--- Page text ---
************

[llvm-dev] Binary utilities: switch command line parsing from llvm::cl to OptTable (byproduct: drop -long-option?)

Fāng-ruì Sòng via llvm-dev llvm-dev at lists.llvm.org
Fri Jul 2 16:07:12 PDT 2021


On Fri, Jul 2, 2021 at 3:26 PM Fāng-ruì Sòng <maskray at google.com> wrote:

> On Fri, Jul 2, 2021 at 3:21 PM Mehdi AMINI <joker.eph at gmail.com> wrote:
>
>>
>>
>> On Fri, Jul 2, 2021 at 2:09 PM Fāng-ruì Sòng <maskray at google.com> wrote:
>>
>>> On Fri, Jul 2, 2021 at 2:03 PM Mehdi AMINI <joker.eph at gmail.com> wrote:
>>>
>>>>
>>>>
>>>> On Fri, Jul 2, 2021 at 1:27 PM Fāng-ruì Sòng <maskray at google.com>
>>>> wrote:
>>>>
>>>>> On Fri, Jul 2, 2021 at 1:10 PM Mehdi AMINI <joker.eph at gmail.com>
>>>>> wrote:
>>>>>
>>>>>>
>>>>>>
>>>>>> On Fri, Jul 2, 2021 at 12:49 PM Alexandre Ganea <
>>>>>> alexandre.ganea at ubisoft.com> wrote:
>>>>>>
>>>>>>> The API benefits sound nice, though presumably some could be
>>>>>>> retrofitted to cl::opt if that was the only goal. Side benefits in addition
>>>>>>> to removing global ctors are nice to have.
>>>>>>>
>>>>>>>
>>>>>>> The drawback is some initial boilerplate (e.g. llvm-tblgen
>>>>>>> -gen-opt-parser-defs in CMakeLists.txt, class NmOptTable in code).
>>>>>>>
>>>>>>> The handling of comma separated options -arch=x86_64,arm64 doesn't
>>>>>>> have direct OptTable support. llvm::SplitString is needed (just search for
>>>>>>> SplitString in https://reviews.llvm.org/D105330)
>>>>>>>
>>>>>>> But this doesn't tend to increase complexity because the
>>>>>>> cl::list<std::string> will need per-value verification anyway.
>>>>>>>
>>>>>>>
>>>>>>>
>>>>>>> One potential one (though I don't recall it being discussed
>>>>>>> recently) would be that maybe this addresses the issue of global ctors in
>>>>>>> cl::opt? Does OptTable avoid/not use global constructors? That would be
>>>>>>> nice - it's an ongoing issue that LLVM library users pay for command line
>>>>>>> argument support they have no need for in the form of global ctor execution
>>>>>>> time.

************

--- Written problem 1 ---
In the records, from the line with "Between the blue" through the last line of the records, swap "forearm" for "elbow" and leave everything else unchanged. Return only those lines.

************

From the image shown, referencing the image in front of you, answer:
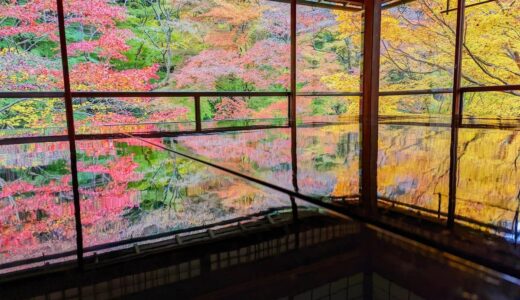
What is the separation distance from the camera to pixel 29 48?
7305mm

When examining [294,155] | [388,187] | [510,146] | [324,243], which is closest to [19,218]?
[324,243]

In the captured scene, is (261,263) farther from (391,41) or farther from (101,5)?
(391,41)

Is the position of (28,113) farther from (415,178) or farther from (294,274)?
(294,274)

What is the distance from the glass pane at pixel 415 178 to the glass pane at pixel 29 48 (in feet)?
24.0

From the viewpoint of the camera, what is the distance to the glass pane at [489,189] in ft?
2.95

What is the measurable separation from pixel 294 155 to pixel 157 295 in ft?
5.52

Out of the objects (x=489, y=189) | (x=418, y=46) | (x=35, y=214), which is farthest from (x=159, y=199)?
(x=418, y=46)

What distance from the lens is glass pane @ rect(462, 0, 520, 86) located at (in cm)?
757

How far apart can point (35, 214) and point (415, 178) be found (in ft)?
4.44

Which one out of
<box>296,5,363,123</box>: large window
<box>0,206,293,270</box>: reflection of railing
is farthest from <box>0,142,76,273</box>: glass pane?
<box>296,5,363,123</box>: large window

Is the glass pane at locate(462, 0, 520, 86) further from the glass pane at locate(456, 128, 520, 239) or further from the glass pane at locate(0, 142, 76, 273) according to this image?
the glass pane at locate(0, 142, 76, 273)

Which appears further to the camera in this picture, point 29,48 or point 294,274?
point 29,48

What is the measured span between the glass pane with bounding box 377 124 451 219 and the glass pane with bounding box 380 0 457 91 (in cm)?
755

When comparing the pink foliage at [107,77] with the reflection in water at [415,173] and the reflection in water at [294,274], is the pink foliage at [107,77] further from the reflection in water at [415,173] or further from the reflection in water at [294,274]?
the reflection in water at [294,274]
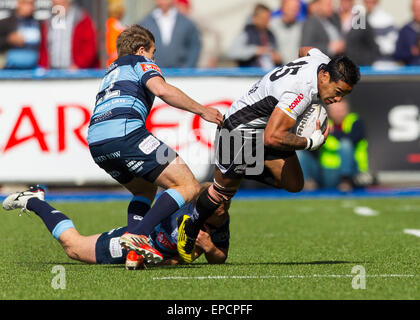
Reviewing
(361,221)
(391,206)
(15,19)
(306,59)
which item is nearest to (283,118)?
(306,59)

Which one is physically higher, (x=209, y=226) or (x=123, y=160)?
(x=123, y=160)

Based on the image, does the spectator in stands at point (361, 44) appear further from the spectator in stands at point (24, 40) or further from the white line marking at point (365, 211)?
the spectator in stands at point (24, 40)

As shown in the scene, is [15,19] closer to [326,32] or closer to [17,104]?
[17,104]

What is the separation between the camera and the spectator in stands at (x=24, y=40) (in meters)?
13.8

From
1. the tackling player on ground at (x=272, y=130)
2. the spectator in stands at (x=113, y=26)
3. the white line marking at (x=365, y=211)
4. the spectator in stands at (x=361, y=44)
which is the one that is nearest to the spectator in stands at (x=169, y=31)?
the spectator in stands at (x=113, y=26)

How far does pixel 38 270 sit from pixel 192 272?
1112 millimetres

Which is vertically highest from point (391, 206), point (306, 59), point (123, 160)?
point (306, 59)

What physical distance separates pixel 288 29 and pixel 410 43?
6.04 ft

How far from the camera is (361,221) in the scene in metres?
10.3

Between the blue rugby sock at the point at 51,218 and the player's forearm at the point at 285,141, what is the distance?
1.61m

************

--- Written problem 2 ---
Translate this sentence from the LLVM mailing list thread into Spanish: "But this doesn't tend to increase complexity because the cl::list<std::string> will need per-value verification anyway."

--- Written solution 1 ---
Between the blue rugby sock at the point at 51,218 and the player's elbow at the point at 285,141, what is the distance?
1.61m

--- Written solution 2 ---
Pero esto no suele aumentar la complejidad, porque el cl::list<std::string> necesitará verificación por valor de todos modos.